Eleanor stands in the doorway and leans her head against the frame. Halfway across the room toward her, Walker sees that she is weeping. And then he realizes that Eleanor doesn't want to cross the threshold, as if something has pinned her there.

*   *   *

“I was sitting in the warehouse, Nathan. Sewing the hem on a pair of trousers. We all sit in a big long line, the Singer machines in front of us. I don't know what happened to me, Nathan. It was terrible. He was coming from school. He had his report card. He got himself an A in science. I guess he just wanted to tell me that.
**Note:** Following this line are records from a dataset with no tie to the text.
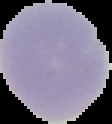
Uninfected.

Summary:
  - Image size: 112×124 pixels
  - Image type: segmented cell region with the area outside set to black
  - Preparation: thin blood smear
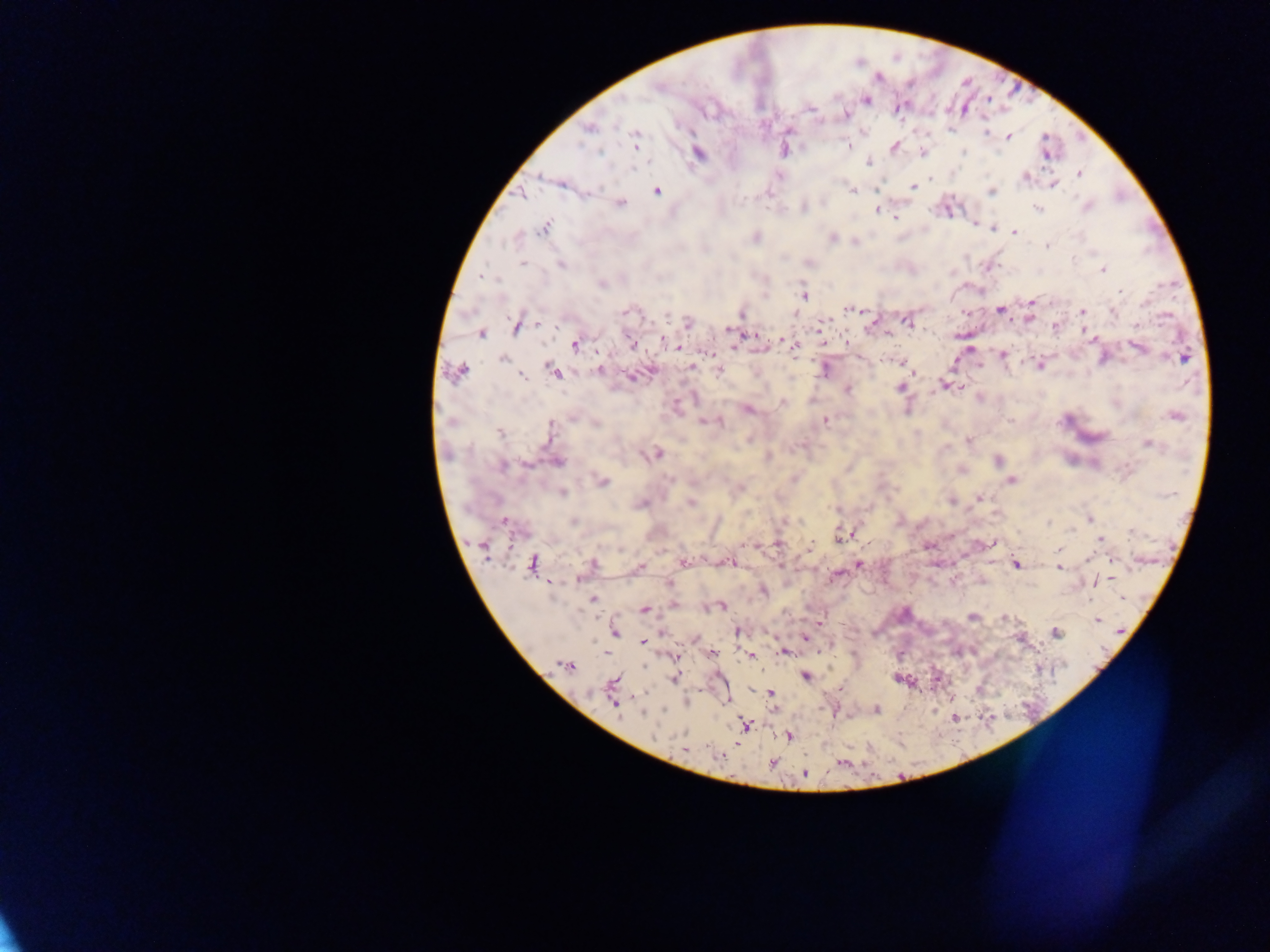 Approximate centers as x y in pixels. Plasmodium parasite locations: 989 99; 868 100; 964 108; 810 110; 898 110; 845 115; 819 122; 613 124; 590 129; 950 133; 987 133; 635 134; 1008 137; 848 146; 895 146; 636 147; 965 153; 602 154; 924 155; 1046 155; 867 162; 632 170; 1026 176; 1080 176; 561 184; 912 186; 1054 186; 597 187; 657 190; 852 192; 993 193; 523 194; 621 203; 805 208; 1088 209; 1039 210; 876 211; 944 211; 896 218; 546 226; 993 228; 1015 232; 1077 236; 519 237; 832 238; 854 242; 1049 247; 1092 250; 1074 258; 521 265; 560 265; 1107 267; 1103 271; 1120 292; 803 295; 1032 298; 849 307; 999 310; 1082 312; 1114 312; 666 315; 1029 319; 908 322; 1139 325; 516 326; 821 327; 727 331; 481 334; 753 335; 659 336; 782 338; 663 340; 843 343; 632 345; 576 346; 677 346; 796 346; 1138 348; 707 353; 1004 354; 1183 358; 503 360; 955 360; 900 363; 1041 367; 549 368; 691 368; 718 369; 462 370; 599 370; 824 370; 651 371; 556 373; 522 377; 630 377; 944 382; 900 388; 847 390; 980 397; 782 402; 748 411; 1179 416; 700 421; 826 421; 1010 421; 596 424; 551 428; 500 433; 749 439; 968 440; 1148 444; 945 447; 658 454; 649 455; 996 460; 557 462; 1074 462; 504 467; 960 471; 1012 480; 605 483; 563 492; 979 496; 950 502; 691 503; 835 509; 1090 518; 503 521; 574 521; 1049 522; 1070 531; 1130 532; 839 538; 1101 540; 991 542; 1057 548; 622 549; 1091 557; 684 562; 731 562; 592 563; 778 563; 860 564; 1016 564; 530 565; 641 566; 1059 567; 784 568; 837 574; 1112 577; 1095 582; 550 583; 763 592; 593 599; 1121 600; 721 606; 644 611; 972 616; 1004 619; 818 620; 1097 620; 737 631; 615 632; 1056 632; 663 633; 803 638; 642 643; 783 652; 712 653; 750 656; 804 677; 892 678; 674 679; 770 693; 614 705; 877 710; 663 711; 641 715; 789 735; 707 750; 718 754; 772 765; 805 773. Mobile-phone photograph taken through the microscope. Collected in Ghana. Thick blood smear. Image is 1270×952 pixels. Single field of view.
I guess he just wanted to tell his momma that he was doing good in school. And the other women, Nathan, they don't know a thing about me. All they know is that I live uptown. They don't even know where uptown. They don't know anything about you or the kids. It's just that—well, it's just—I don't know what it is. I'm not ashamed. It ain't that. I suppose I just didn't want them to know about me. Just to keep us all safe, you know?”

“Take it easy, El.”

“'Member I told you that the boss's name is O'Leary? Well, I told him—when I first got the job—I told him my maiden name is O'Leary too. I didn't say nothing about being a Walker. And, seeing how I'm an O'Leary, he's nice to me, doesn't shout at me if I spend too long at coffee break and all, seeing how I'm Irish. He likes me—not in that way—but he likes me. Anyway, I'm sewing the hem on those trousers when I look up and there's our Clarence up at the door of the warehouse. He's pointing at me. I put my head down, Nathan, I don't know why. I was trembling. I pretended I was concentrating on the hem, being very careful with it. I could hear the footsteps. They're the loudest footsteps I ever heard. And when I looked up again, they were both standing in front of me.”